BEGIN The input

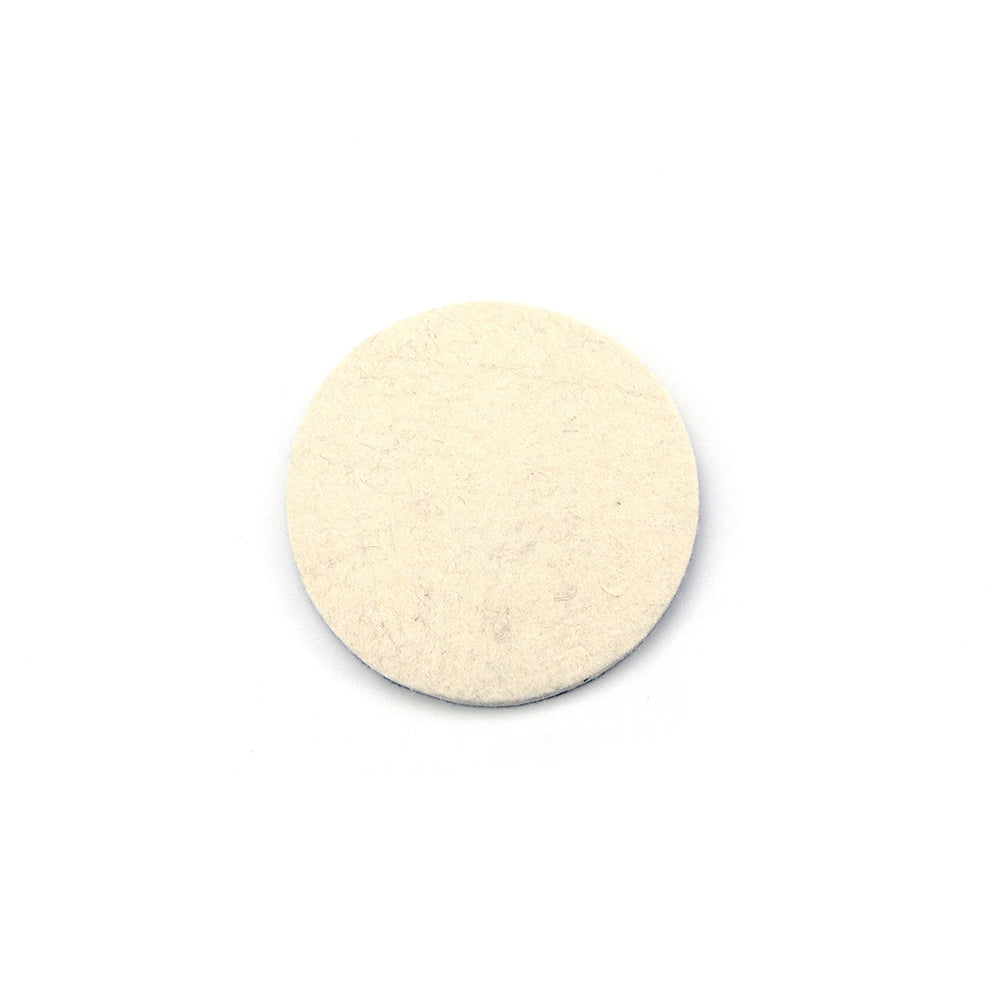 5" (125mm) Velcro Polishing Woolen Felt Discs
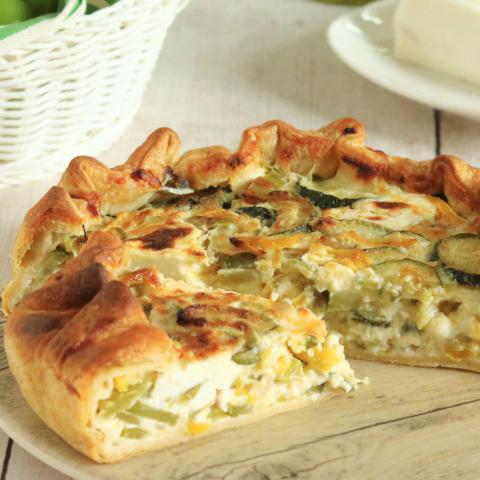 Tortino di verdure e stracchino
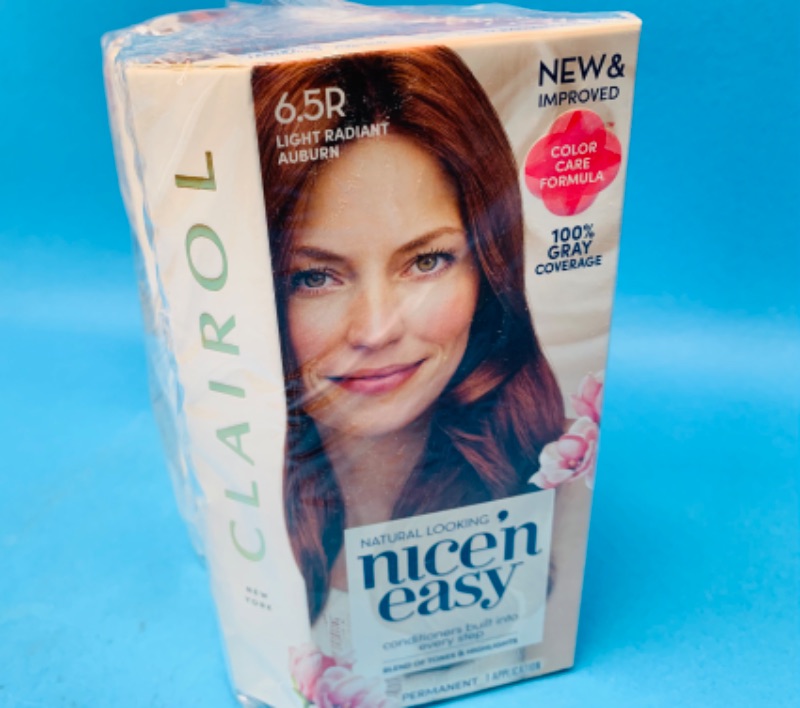 Photo 2 of 224823… 3 Clairol nice ‘n easy hair color kits light radiant auburn color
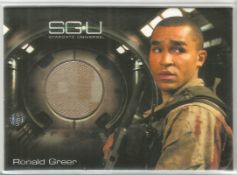 Ronald Greer Stargate Universe piece of authentic costume material worn by Jamil Walker Smith.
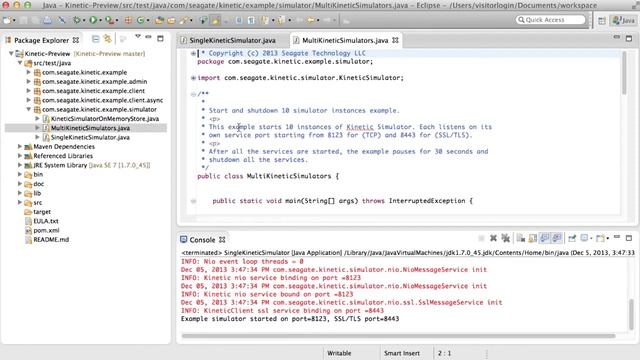 Seagate Kinetic Simulator API Walkthrough смотреть онлайн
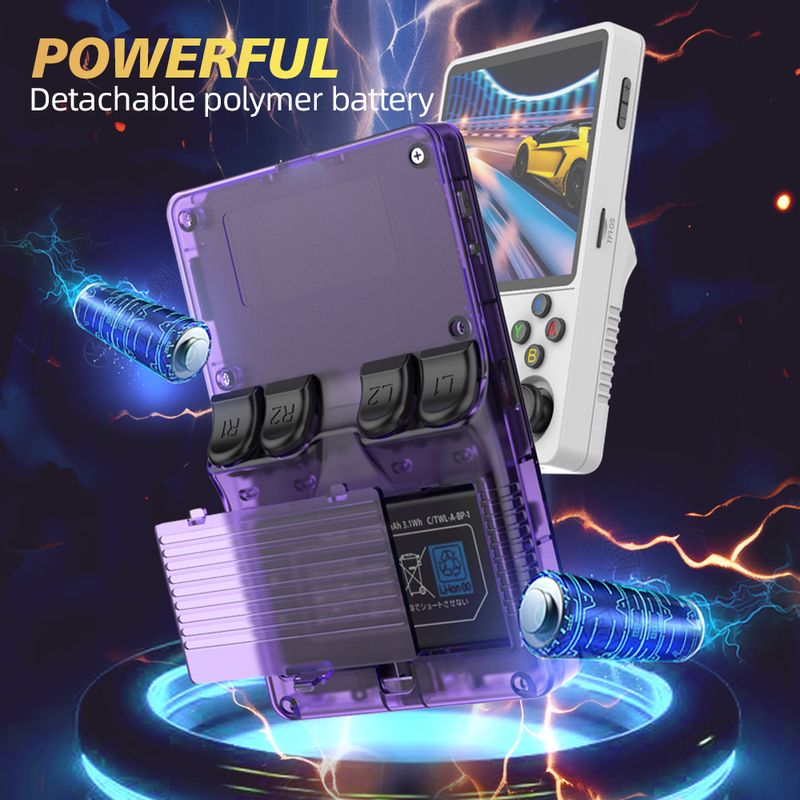 R36S Plus Handheld Console IPS Screen R3664GB 3500mAh Dual Joystick Wireless Arcade Nostalgic PSP Game Model_voghion.com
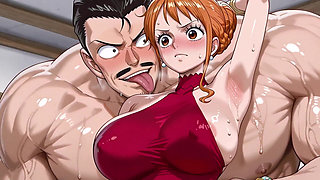 Kogoro (conan) X Nami (op)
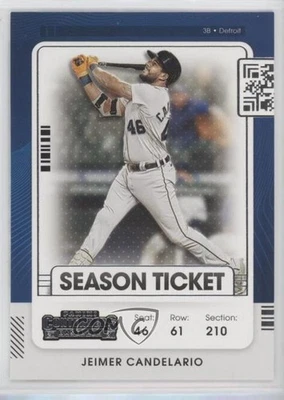 2021 Panini Contenders Jeimer Candelario #78 - Image 1 of 2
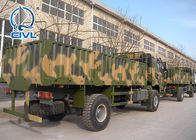 Howo 4x4 All - Wheel Drive Heavy Cargo Trucks 266hp / 290hp HW76 Cab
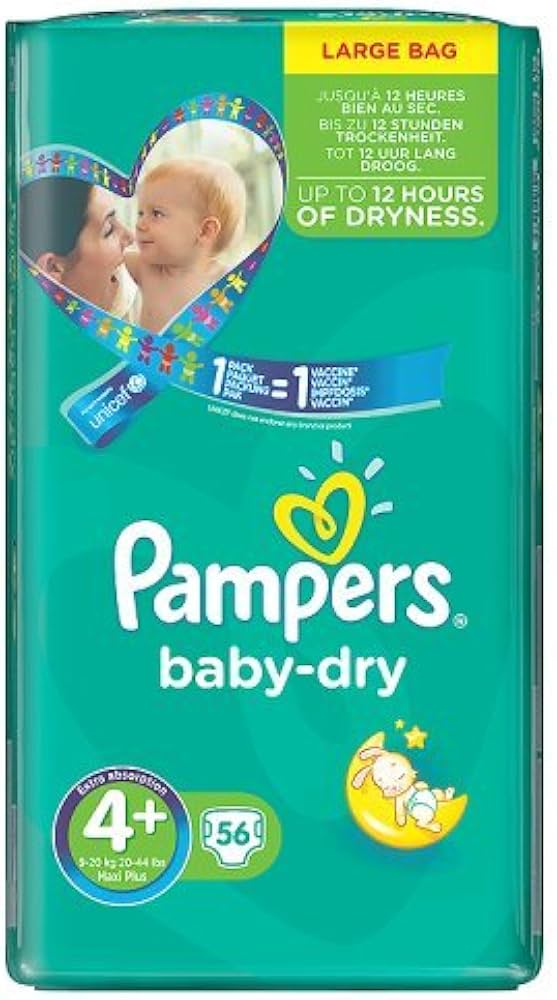 pampers 4+ ceneo 56 szt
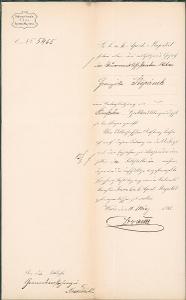 1A93 Dopis Vídeň - Nové Město, F. Štěpánková, r. 1885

END The input

What you will do. Each record above should be repeated exactly, please, without pictures.

Solved exercise.
 5" (125mm) Velcro Polishing Woolen Felt Discs
 Tortino di verdure e stracchino
 Photo 2 of 224823… 3 Clairol nice ‘n easy hair color kits light radiant auburn color
 Ronald Greer Stargate Universe piece of authentic costume material worn by Jamil Walker Smith.
 Seagate Kinetic Simulator API Walkthrough смотреть онлайн
 R36S Plus Handheld Console IPS Screen R3664GB 3500mAh Dual Joystick Wireless Arcade Nostalgic PSP Game Model_voghion.com
 Kogoro (conan) X Nami (op)
 2021 Panini Contenders Jeimer Candelario #78 - Image 1 of 2
 Howo 4x4 All - Wheel Drive Heavy Cargo Trucks 266hp / 290hp HW76 Cab
 pampers 4+ ceneo 56 szt
 1A93 Dopis Vídeň - Nové Město, F. Štěpánková, r. 1885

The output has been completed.